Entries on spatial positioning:
----

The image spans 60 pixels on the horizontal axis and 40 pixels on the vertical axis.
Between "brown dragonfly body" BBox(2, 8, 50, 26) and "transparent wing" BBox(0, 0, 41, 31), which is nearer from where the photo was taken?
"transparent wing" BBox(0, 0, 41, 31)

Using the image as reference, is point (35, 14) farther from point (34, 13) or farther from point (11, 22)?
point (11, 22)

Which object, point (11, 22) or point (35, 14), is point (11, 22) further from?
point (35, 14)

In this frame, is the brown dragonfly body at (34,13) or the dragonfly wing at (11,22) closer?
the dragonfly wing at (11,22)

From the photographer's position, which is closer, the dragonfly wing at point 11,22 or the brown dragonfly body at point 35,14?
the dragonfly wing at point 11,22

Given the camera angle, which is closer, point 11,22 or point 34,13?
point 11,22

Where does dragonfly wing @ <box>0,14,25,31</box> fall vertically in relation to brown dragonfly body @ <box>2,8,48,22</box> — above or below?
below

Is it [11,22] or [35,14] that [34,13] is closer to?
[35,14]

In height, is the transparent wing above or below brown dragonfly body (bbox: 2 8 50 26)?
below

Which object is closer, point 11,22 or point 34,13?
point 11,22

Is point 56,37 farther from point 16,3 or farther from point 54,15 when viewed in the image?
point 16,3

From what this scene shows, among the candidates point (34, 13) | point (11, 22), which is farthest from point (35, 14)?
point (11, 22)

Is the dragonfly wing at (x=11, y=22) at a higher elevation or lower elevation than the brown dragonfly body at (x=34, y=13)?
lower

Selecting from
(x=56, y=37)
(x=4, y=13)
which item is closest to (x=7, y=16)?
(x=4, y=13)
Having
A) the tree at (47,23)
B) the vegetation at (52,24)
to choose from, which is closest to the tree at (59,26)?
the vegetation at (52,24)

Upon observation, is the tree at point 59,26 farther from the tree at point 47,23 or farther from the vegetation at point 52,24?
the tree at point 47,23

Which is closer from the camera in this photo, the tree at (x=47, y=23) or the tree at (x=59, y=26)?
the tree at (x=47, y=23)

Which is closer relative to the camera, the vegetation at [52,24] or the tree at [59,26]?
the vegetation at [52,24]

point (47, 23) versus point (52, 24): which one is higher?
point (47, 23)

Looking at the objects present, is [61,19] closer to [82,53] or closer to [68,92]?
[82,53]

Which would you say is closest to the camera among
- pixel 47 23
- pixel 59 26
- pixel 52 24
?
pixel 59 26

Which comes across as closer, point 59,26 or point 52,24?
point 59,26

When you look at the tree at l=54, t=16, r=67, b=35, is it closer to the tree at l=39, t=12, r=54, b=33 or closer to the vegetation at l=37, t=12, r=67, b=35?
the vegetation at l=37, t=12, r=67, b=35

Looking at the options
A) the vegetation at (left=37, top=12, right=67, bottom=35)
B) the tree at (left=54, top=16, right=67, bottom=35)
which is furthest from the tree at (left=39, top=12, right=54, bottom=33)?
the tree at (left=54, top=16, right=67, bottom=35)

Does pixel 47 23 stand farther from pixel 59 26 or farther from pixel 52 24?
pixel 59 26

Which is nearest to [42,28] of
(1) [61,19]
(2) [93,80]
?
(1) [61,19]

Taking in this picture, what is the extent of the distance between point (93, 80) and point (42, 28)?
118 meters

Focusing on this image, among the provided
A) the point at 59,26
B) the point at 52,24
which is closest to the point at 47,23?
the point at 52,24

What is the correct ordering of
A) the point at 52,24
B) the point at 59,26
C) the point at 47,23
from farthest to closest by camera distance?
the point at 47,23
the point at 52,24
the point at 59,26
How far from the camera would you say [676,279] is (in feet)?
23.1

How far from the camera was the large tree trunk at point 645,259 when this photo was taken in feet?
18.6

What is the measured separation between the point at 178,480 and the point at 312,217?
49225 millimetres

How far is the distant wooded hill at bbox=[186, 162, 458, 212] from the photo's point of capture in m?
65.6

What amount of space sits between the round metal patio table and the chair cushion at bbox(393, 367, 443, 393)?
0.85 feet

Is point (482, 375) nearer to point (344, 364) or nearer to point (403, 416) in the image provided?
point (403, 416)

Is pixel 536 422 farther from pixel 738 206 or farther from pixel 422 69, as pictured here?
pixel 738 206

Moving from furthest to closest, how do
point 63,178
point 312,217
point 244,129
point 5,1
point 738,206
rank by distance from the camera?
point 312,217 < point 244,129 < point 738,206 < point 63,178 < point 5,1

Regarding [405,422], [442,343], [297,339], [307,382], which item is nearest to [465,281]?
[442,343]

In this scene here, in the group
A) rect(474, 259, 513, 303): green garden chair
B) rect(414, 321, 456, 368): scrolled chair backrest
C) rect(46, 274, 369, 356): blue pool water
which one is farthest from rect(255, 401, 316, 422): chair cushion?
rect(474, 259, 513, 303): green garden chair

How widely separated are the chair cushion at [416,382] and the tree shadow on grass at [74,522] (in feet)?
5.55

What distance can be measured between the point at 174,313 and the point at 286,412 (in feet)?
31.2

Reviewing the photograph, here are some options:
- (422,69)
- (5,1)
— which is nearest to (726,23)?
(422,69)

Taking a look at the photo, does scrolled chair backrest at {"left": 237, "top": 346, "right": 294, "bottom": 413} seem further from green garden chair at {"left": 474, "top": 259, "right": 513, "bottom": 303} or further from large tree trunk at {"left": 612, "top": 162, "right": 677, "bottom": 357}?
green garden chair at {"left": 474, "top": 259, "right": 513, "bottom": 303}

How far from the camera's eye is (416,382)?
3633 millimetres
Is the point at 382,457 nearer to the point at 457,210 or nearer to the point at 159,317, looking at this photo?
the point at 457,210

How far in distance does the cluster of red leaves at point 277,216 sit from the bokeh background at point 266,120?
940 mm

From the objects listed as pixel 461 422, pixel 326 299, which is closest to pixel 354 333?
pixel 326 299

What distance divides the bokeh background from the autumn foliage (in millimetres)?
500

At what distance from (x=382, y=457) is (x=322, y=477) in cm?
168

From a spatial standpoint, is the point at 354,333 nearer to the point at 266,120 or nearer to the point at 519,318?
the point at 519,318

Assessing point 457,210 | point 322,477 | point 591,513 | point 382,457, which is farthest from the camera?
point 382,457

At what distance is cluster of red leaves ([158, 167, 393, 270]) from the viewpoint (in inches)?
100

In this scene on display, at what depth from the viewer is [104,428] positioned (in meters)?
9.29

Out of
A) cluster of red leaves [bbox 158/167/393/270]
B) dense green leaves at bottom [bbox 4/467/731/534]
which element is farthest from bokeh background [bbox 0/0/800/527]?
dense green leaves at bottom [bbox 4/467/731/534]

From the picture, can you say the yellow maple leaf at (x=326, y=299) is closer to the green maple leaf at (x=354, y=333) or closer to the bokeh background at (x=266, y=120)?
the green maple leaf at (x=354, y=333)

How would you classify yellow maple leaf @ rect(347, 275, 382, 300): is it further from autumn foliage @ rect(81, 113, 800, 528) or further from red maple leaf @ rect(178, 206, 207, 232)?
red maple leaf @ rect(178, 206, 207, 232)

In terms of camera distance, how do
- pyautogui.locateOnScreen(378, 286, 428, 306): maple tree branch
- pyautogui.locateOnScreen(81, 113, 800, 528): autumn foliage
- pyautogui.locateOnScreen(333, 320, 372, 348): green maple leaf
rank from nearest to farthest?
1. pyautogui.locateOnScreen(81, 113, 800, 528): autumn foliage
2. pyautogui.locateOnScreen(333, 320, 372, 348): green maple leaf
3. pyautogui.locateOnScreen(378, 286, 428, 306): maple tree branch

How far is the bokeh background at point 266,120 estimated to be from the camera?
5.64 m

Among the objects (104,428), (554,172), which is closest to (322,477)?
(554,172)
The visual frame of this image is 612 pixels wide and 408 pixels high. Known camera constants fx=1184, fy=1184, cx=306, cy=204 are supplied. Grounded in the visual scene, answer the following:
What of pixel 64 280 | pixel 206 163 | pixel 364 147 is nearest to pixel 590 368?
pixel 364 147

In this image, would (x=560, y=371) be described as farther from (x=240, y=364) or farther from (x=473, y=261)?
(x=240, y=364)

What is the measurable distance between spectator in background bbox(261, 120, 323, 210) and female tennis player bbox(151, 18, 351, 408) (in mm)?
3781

----

§ **Aim**: Beginning at the line that holds "From a spatial", reproduce each line of the records above down to and including the last one.

§ **Response**:
From a spatial standpoint, is the point at 354,333 nearer to the point at 266,120 or nearer to the point at 519,318?
the point at 519,318

Assessing point 457,210 | point 322,477 | point 591,513 | point 382,457, which is farthest from the camera?
point 382,457

At what distance is cluster of red leaves ([158, 167, 393, 270]) from the viewpoint (in inches)?
100

In this scene on display, at what depth from the viewer is [104,428] positioned (in meters)?
9.29

Out of
A) cluster of red leaves [bbox 158/167/393/270]
B) dense green leaves at bottom [bbox 4/467/731/534]
which element is farthest from bokeh background [bbox 0/0/800/527]?
dense green leaves at bottom [bbox 4/467/731/534]

From the picture, can you say the yellow maple leaf at (x=326, y=299) is closer to the green maple leaf at (x=354, y=333) or closer to the bokeh background at (x=266, y=120)?
the green maple leaf at (x=354, y=333)

How would you classify yellow maple leaf @ rect(347, 275, 382, 300): is it further from autumn foliage @ rect(81, 113, 800, 528) or further from red maple leaf @ rect(178, 206, 207, 232)?
red maple leaf @ rect(178, 206, 207, 232)

In terms of camera distance, how do
- pyautogui.locateOnScreen(378, 286, 428, 306): maple tree branch
- pyautogui.locateOnScreen(81, 113, 800, 528): autumn foliage
- pyautogui.locateOnScreen(333, 320, 372, 348): green maple leaf
rank from nearest to farthest?
1. pyautogui.locateOnScreen(81, 113, 800, 528): autumn foliage
2. pyautogui.locateOnScreen(333, 320, 372, 348): green maple leaf
3. pyautogui.locateOnScreen(378, 286, 428, 306): maple tree branch

How far is the bokeh background at point 266,120 estimated to be from the camera?
5.64 m

Among the objects (104,428), (554,172), which is closest to (322,477)?
(554,172)
The visual frame of this image is 612 pixels wide and 408 pixels high. Known camera constants fx=1184, fy=1184, cx=306, cy=204 are supplied. Grounded in the visual scene, answer the following:
What of pixel 64 280 | pixel 206 163 | pixel 364 147 is nearest to pixel 590 368?
pixel 364 147

In this image, would (x=560, y=371) be described as farther from (x=240, y=364) or farther from (x=473, y=261)?
(x=240, y=364)

What is the measurable distance between spectator in background bbox(261, 120, 323, 210) and female tennis player bbox(151, 18, 351, 408) (in mm)?
3781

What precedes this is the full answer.